● **SELECTED EXTRACT**
::::::::

Gearbox torque?

  • Thread starter bauboya
  • Start date
  • #1
2
0
gearbox torque?!?

Hi, I don't know much about mechanics and I'm trying to build a mechanism to drive a set of syringes, and I need to buy a gearbox motor to drive the syringe shaft forward and back. the syringe needs to be driven 70mm, and i'm going to attach a rack and gear to the motor to get this motion. however, because of the hydraulics, it actually requires quite a bit of force, and i don't know what gearbox motor will be strong enough to drive it. i didn't know how to measure how much force i need so i put weights on the shaft and it needs 2.5kg to drive forward at a good speed. (it doesn't have to be incredibly fast but i don't want it to be terribly slow either).

could anyone recommend a motor that will be strong enough to drive it at a good pace??
or tell me what information and numbers to look for in the data sheet??

thanks so much!!
 

Answers and Replies

  • #2
2
0


the speed i want to drive it at is 10mm/sec
 
  • #3
15
0


U need to buy high torque and low rpm motor to drive the shaft
 
  • #4
15
0


Buy the brushless motor under the specification
Power: 200 Watts
*.RPM/Volt (KV): 1000
*.Continuous Current: 6-15A
*.Burst Current: 19A*
 
  • #5
4,662
5


A 70 mm stroke at 10 mm/sec sounds straight forward. The required power is
P = F dx/dt = 2.5 Kg x 9.81 m/sec2 x 10 mm/sec x 1 m/1000 mm = 0.25 Newton-meters/sec = 0.25 joules/sec = 0.25 watts
So probably a 1 or 2 watt motor will suffice. A stepping motor turning a lead screw is one approach. 70 mm will be 55 turns on a 1/4-20 pitch screw. You can either count digital motor steps or use limit switches at the ends. 10 mm/sec will be about 8 turns/sec. A direct drive 480 RPM stepper motor on a 1/4-20 lead screw will work. The control electronics will be less if you use a DC gear motor geared down to 480 RPM with limit switches.

::::::::

● **WHAT YOU WILL DO**
Could you give the stretch of the gearbox torque post from "Hi, I don't" through "a good pace??" again, substituting "belt and pulley" for "rack and gear"?

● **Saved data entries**
::::::::

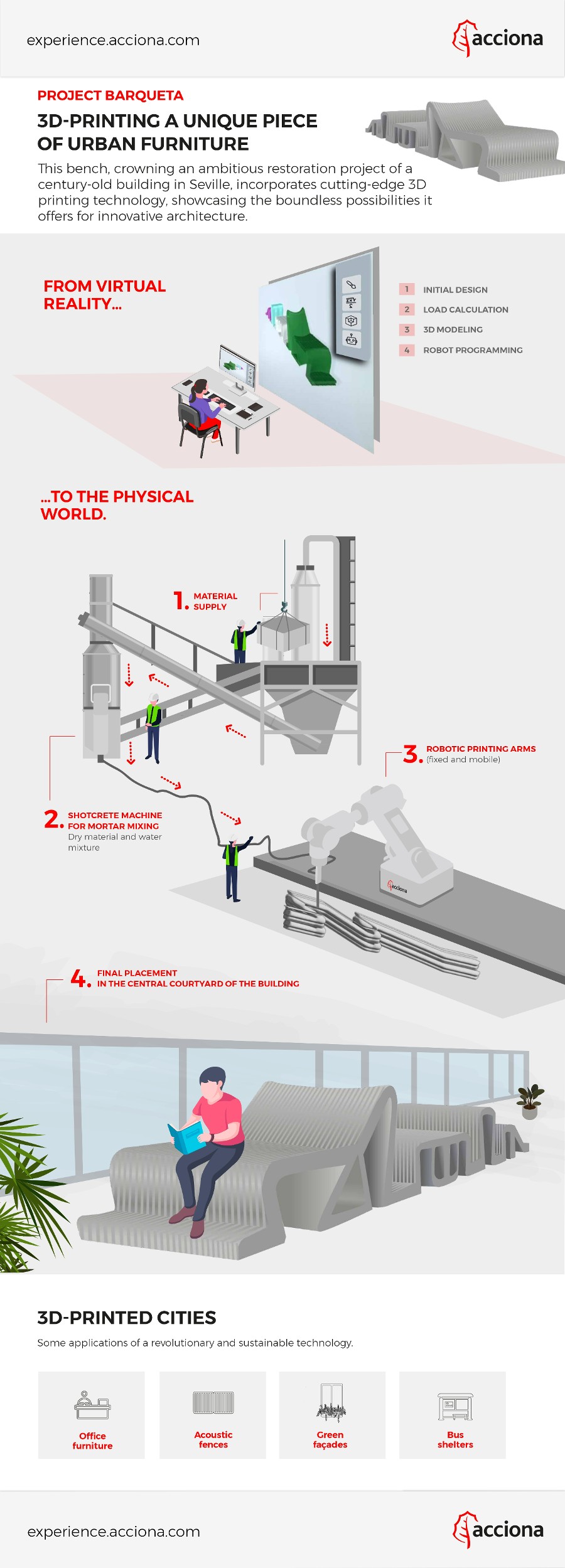 experience.acciona.com

acciona

PROJECT BARQUETA

3D-PRINTING A UNIQUE PIECE OF URBAN FURNITURE

This bench, crowning an ambitious restoration project of a century-old building in Seville, incorporates cutting-edge 3D printing technology, showcasing the boundless possibilities it offers for innovative architecture.

FROM VIRTUAL REALITY...

1 INITIAL DESIGN
2 LOAD CALCULATION
3 3D MODELING
4 ROBOT PROGRAMMING

...TO THE PHYSICAL WORLD.

1. MATERIAL SUPPLY

2. SHOTCRETE MACHINE FOR MORTAR MIXING
Dry material and water mixture

3. ROBOTIC PRINTING ARMS
(fixed and mobile)

acciona

4. FINAL PLACEMENT IN THE CENTRAL COURTYARD OF THE BUILDING

3D-PRINTED CITIES

Some applications of a revolutionary and sustainable technology.

Office furniture

Acoustic fences

Green façades

Bus shelters

experience.acciona.com

acciona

::::::::

● **TASK ANSWER**
Hi, I don't know much about mechanics and I'm trying to build a mechanism to drive a set of syringes, and I need to buy a gearbox motor to drive the syringe shaft forward and back. the syringe needs to be driven 70mm, and i'm going to attach a belt and pulley to the motor to get this motion. however, because of the hydraulics, it actually requires quite a bit of force, and i don't know what gearbox motor will be strong enough to drive it. i didn't know how to measure how much force i need so i put weights on the shaft and it needs 2.5kg to drive forward at a good speed. (it doesn't have to be incredibly fast but i don't want it to be terribly slow either).

could anyone recommend a motor that will be strong enough to drive it at a good pace??